Im übrigen ergibt sich aus den wiederum verbindlichen Feststellungen der Vorinstanz, dass es die Beklagte nicht nur an den nötigen Anweisungen und der nötigen Aufsicht gegenüber dem Arbeiter hat fehlen lassen, sondern dass sie wenigstens für die Verwendung ungeeigneten Materials selber direkt verantwortlich ist, indem sie wissentlich nicht erstklassiges Leder verwendet hat.

Quelldaten
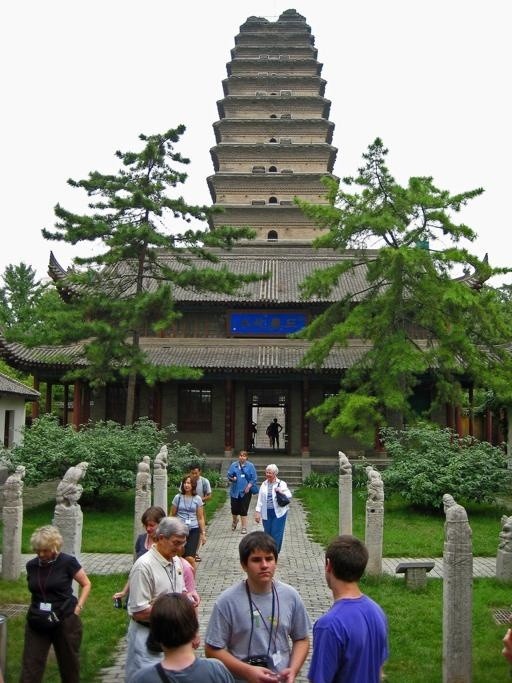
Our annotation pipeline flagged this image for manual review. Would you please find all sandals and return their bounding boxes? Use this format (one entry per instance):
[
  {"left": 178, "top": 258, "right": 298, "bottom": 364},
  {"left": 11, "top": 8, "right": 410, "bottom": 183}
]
[
  {"left": 194, "top": 554, "right": 200, "bottom": 562},
  {"left": 232, "top": 519, "right": 239, "bottom": 532},
  {"left": 241, "top": 528, "right": 247, "bottom": 534}
]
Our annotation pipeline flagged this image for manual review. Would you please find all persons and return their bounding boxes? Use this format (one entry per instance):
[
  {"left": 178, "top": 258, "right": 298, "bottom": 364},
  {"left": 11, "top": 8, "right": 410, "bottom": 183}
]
[
  {"left": 270, "top": 418, "right": 283, "bottom": 449},
  {"left": 266, "top": 422, "right": 273, "bottom": 447},
  {"left": 308, "top": 533, "right": 390, "bottom": 683},
  {"left": 187, "top": 462, "right": 213, "bottom": 505},
  {"left": 172, "top": 476, "right": 207, "bottom": 568},
  {"left": 123, "top": 517, "right": 202, "bottom": 682},
  {"left": 172, "top": 551, "right": 197, "bottom": 611},
  {"left": 111, "top": 506, "right": 167, "bottom": 610},
  {"left": 252, "top": 421, "right": 257, "bottom": 448},
  {"left": 206, "top": 531, "right": 311, "bottom": 683},
  {"left": 124, "top": 591, "right": 234, "bottom": 683},
  {"left": 255, "top": 464, "right": 292, "bottom": 556},
  {"left": 227, "top": 448, "right": 258, "bottom": 535},
  {"left": 19, "top": 523, "right": 91, "bottom": 683}
]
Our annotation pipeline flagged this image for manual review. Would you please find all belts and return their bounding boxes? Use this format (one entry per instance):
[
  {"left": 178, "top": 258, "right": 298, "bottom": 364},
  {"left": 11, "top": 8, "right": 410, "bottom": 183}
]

**Aufgabenliste**
(1) Gib den Auszug von „Im übrigen ergibt“ bis einschließlich „Leder verwendet hat.“ wörtlich wieder.
(2) Erläutere in ein bis drei Sätzen, warum die Beklagte laut dem Auszug für die Verwendung ungeeigneten Materials selbst direkt verantwortlich ist.
Die Datensätze spielen hierfür keine Rolle.

**Antworten**
(1)
Im übrigen ergibt sich aus den wiederum verbindlichen Feststellungen der Vorinstanz, dass es die Beklagte nicht nur an den nötigen Anweisungen und der nötigen Aufsicht gegenüber dem Arbeiter hat fehlen lassen, sondern dass sie wenigstens für die Verwendung ungeeigneten Materials selber direkt verantwortlich ist, indem sie wissentlich nicht erstklassiges Leder verwendet hat.

(2) Die Beklagte ist selbst direkt verantwortlich, weil sie wissentlich Leder verwendet hat, das nicht erstklassig war. Das ergibt sich aus den verbindlichen Feststellungen der Vorinstanz.